Extract all of the entries and give them again, word for word.

*** DATA IN THIS EXERCISE ***

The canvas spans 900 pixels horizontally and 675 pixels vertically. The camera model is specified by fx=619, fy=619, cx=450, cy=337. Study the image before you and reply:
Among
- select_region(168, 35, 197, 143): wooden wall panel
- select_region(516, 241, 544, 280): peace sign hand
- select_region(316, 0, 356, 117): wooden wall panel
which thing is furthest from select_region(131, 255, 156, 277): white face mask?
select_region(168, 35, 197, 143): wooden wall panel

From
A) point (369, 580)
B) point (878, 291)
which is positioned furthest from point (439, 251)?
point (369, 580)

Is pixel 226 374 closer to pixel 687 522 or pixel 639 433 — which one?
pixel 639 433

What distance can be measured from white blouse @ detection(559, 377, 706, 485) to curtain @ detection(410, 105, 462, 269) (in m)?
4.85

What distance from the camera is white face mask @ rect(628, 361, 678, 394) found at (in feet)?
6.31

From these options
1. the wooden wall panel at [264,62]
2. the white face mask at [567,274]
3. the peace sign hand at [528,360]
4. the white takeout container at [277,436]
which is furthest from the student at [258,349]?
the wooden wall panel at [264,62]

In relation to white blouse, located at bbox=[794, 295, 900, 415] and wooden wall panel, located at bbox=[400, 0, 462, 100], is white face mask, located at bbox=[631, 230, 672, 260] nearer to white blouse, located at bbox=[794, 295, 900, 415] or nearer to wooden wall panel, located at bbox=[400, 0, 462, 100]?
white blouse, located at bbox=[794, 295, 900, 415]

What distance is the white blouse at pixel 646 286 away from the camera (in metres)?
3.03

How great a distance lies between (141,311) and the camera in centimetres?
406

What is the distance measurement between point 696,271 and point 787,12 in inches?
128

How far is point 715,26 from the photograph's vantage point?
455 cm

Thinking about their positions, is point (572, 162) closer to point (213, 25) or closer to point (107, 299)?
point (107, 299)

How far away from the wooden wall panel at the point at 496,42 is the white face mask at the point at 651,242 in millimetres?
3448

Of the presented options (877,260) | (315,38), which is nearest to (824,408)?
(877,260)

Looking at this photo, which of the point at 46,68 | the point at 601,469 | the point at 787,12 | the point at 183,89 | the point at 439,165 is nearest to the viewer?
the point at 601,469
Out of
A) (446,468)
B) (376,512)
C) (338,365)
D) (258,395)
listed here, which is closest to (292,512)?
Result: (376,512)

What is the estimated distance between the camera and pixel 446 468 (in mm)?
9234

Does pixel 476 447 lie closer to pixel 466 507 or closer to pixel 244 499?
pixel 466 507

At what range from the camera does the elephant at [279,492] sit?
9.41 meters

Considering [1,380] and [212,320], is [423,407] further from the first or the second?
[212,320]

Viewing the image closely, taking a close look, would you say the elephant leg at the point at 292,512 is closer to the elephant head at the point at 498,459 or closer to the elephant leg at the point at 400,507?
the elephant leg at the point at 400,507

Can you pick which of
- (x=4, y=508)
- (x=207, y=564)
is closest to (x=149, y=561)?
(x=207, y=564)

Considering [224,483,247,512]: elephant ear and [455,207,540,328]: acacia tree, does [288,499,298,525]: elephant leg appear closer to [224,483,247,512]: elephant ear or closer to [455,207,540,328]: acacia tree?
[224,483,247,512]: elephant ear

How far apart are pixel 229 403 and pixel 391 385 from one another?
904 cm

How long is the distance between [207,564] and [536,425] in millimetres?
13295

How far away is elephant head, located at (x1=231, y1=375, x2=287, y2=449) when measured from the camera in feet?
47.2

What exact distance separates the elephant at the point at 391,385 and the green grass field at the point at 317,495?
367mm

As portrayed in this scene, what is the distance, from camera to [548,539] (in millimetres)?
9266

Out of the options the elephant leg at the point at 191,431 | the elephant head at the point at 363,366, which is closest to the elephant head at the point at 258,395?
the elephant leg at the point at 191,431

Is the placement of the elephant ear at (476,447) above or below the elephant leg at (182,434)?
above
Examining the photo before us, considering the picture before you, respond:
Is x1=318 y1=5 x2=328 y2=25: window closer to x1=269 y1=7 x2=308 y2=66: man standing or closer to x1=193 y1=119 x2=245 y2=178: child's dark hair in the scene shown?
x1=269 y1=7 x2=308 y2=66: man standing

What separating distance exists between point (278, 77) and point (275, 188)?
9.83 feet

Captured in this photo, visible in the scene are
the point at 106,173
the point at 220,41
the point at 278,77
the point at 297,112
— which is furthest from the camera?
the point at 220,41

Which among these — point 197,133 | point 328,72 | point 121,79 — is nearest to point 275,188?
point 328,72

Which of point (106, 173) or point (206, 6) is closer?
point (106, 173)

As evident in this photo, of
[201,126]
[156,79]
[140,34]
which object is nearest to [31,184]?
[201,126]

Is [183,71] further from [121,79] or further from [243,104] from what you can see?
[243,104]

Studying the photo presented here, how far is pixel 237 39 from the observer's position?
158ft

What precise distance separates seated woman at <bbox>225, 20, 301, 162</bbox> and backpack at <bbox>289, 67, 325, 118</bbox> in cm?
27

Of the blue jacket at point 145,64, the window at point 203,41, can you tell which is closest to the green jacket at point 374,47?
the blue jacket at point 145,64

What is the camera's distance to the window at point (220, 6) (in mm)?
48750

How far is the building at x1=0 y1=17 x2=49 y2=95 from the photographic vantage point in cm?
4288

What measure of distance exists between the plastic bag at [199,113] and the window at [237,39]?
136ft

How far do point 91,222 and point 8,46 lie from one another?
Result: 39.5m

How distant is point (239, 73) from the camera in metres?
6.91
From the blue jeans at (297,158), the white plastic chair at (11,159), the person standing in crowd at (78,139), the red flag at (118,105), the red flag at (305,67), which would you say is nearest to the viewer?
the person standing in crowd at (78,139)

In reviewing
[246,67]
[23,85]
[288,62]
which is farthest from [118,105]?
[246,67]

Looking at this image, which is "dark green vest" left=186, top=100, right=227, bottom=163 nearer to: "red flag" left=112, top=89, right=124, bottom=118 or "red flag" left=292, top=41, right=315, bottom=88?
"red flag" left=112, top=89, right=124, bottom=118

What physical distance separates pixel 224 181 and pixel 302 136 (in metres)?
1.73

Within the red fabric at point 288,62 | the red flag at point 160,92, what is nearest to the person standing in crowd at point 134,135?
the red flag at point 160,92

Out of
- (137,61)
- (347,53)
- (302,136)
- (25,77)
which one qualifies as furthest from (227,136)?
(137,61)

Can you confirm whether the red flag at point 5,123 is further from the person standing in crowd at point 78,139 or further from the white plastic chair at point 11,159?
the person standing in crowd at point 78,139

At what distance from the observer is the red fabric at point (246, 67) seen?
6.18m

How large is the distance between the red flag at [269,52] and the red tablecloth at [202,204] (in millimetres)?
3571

***

TASK SOLUTION:
The canvas spans 900 pixels horizontally and 675 pixels vertically. The camera model is specified by fx=619, fy=619, cx=450, cy=337. Study the image before you and reply:
Among
- select_region(168, 35, 197, 143): wooden wall panel
- select_region(516, 241, 544, 280): peace sign hand
- select_region(316, 0, 356, 117): wooden wall panel
which thing is furthest from select_region(131, 255, 156, 277): white face mask?
select_region(168, 35, 197, 143): wooden wall panel

From
A) point (369, 580)
B) point (878, 291)
which is positioned furthest from point (439, 251)?
point (369, 580)

Is pixel 226 374 closer to pixel 687 522 or pixel 639 433 — which one?
pixel 639 433

What distance can be measured from white blouse @ detection(559, 377, 706, 485) to curtain @ detection(410, 105, 462, 269) (in m)?
4.85

What distance from the camera is white face mask @ rect(628, 361, 678, 394) found at (in feet)?
6.31

From these options
1. the wooden wall panel at [264,62]
2. the white face mask at [567,274]
3. the peace sign hand at [528,360]
4. the white takeout container at [277,436]
which is furthest from the student at [258,349]?
the wooden wall panel at [264,62]

In relation to white blouse, located at bbox=[794, 295, 900, 415] and wooden wall panel, located at bbox=[400, 0, 462, 100], is white face mask, located at bbox=[631, 230, 672, 260] nearer to white blouse, located at bbox=[794, 295, 900, 415] or nearer to wooden wall panel, located at bbox=[400, 0, 462, 100]?
white blouse, located at bbox=[794, 295, 900, 415]

What distance is the white blouse at pixel 646 286 away from the camera (in metres)?
3.03

How great a distance lies between (141,311) and the camera in centimetres?
406

What is the distance measurement between point 696,271 and point 787,12 in inches?
128

How far is point 715,26 from the photograph's vantage point?
455 cm

Thinking about their positions, is point (572, 162) closer to point (213, 25) or closer to point (107, 299)?
point (107, 299)

How far away from the wooden wall panel at the point at 496,42 is the white face mask at the point at 651,242 in millimetres?
3448

Of the presented options (877,260) | (315,38), which is nearest to (824,408)?
(877,260)

Looking at this photo, which of the point at 46,68 | the point at 601,469 | the point at 787,12 | the point at 183,89 | the point at 439,165 is nearest to the viewer?
the point at 601,469
Out of
A) (446,468)
B) (376,512)
C) (338,365)
D) (258,395)
listed here, which is closest to (292,512)?
Result: (376,512)

What is the estimated distance between the camera and pixel 446 468 (in mm)?
9234

Does pixel 476 447 lie closer to pixel 466 507 or closer to pixel 244 499?
pixel 466 507

At what range from the camera does the elephant at [279,492] sit?
9.41 meters

Considering [1,380] and [212,320], is [423,407] further from the first or the second?
[212,320]

Viewing the image closely, taking a close look, would you say the elephant leg at the point at 292,512 is closer to the elephant head at the point at 498,459 or closer to the elephant leg at the point at 400,507?
the elephant leg at the point at 400,507

Can you pick which of
- (x=4, y=508)
- (x=207, y=564)
is closest to (x=149, y=561)?
(x=207, y=564)

Considering [224,483,247,512]: elephant ear and [455,207,540,328]: acacia tree, does [288,499,298,525]: elephant leg appear closer to [224,483,247,512]: elephant ear or closer to [455,207,540,328]: acacia tree?
[224,483,247,512]: elephant ear

How far apart are pixel 229 403 and pixel 391 385 from one another?
904 cm

How long is the distance between [207,564] and [536,425] in millimetres?
13295

How far away is elephant head, located at (x1=231, y1=375, x2=287, y2=449) when measured from the camera in feet?
47.2

What exact distance separates the elephant at the point at 391,385 and the green grass field at the point at 317,495?
367mm

As portrayed in this scene, what is the distance, from camera to [548,539] (in millimetres)?
9266

Out of the options the elephant leg at the point at 191,431 | the elephant head at the point at 363,366, which is closest to the elephant head at the point at 258,395?
the elephant leg at the point at 191,431

Is the placement of the elephant ear at (476,447) above or below the elephant leg at (182,434)?
above
Examining the photo before us, considering the picture before you, respond:
Is x1=318 y1=5 x2=328 y2=25: window closer to x1=269 y1=7 x2=308 y2=66: man standing or closer to x1=193 y1=119 x2=245 y2=178: child's dark hair in the scene shown?
x1=269 y1=7 x2=308 y2=66: man standing

What separating distance exists between point (278, 77) and point (275, 188)?
9.83 feet

Captured in this photo, visible in the scene are
the point at 106,173
the point at 220,41
the point at 278,77
the point at 297,112
— which is furthest from the camera?
the point at 220,41

Which among these — point 197,133 | point 328,72 | point 121,79 — is nearest to point 275,188?
point 328,72

Which of point (106, 173) or point (206, 6) is closer?
point (106, 173)

As evident in this photo, of
[201,126]
[156,79]
[140,34]
which object is nearest to [31,184]?
[201,126]

Is [183,71] further from [121,79] or further from [243,104] from what you can see?
[243,104]

Studying the photo presented here, how far is pixel 237 39 from the observer's position?
158ft

What precise distance separates seated woman at <bbox>225, 20, 301, 162</bbox> and backpack at <bbox>289, 67, 325, 118</bbox> in cm?
27

Of the blue jacket at point 145,64, the window at point 203,41, can you tell which is closest to the green jacket at point 374,47?
the blue jacket at point 145,64

What is the camera's distance to the window at point (220, 6) (in mm)?
48750

How far is the building at x1=0 y1=17 x2=49 y2=95 from the photographic vantage point in cm?
4288

What measure of distance exists between the plastic bag at [199,113] and the window at [237,39]?
136ft

How far do point 91,222 and point 8,46 lie from one another?
Result: 39.5m

How distant is point (239, 73) from the camera in metres?
6.91
From the blue jeans at (297,158), the white plastic chair at (11,159), the person standing in crowd at (78,139), the red flag at (118,105), the red flag at (305,67), which would you say is nearest to the viewer?
the person standing in crowd at (78,139)

In reviewing
[246,67]
[23,85]
[288,62]
which is farthest from [118,105]?
[246,67]

Looking at this image, which is "dark green vest" left=186, top=100, right=227, bottom=163 nearer to: "red flag" left=112, top=89, right=124, bottom=118 or "red flag" left=292, top=41, right=315, bottom=88?
"red flag" left=112, top=89, right=124, bottom=118

What physical distance separates pixel 224 181 and pixel 302 136 (in metres)?
1.73

Within the red fabric at point 288,62 | the red flag at point 160,92, what is nearest to the person standing in crowd at point 134,135?
the red flag at point 160,92

Out of
- (137,61)
- (347,53)
- (302,136)
- (25,77)
which one qualifies as furthest from (227,136)?
(137,61)

Can you confirm whether the red flag at point 5,123 is further from the person standing in crowd at point 78,139 or further from the white plastic chair at point 11,159?
the person standing in crowd at point 78,139

At what distance from the observer is the red fabric at point (246, 67) seen?
6.18m

How large is the distance between the red flag at [269,52] and the red tablecloth at [202,204] (in millimetres)?
3571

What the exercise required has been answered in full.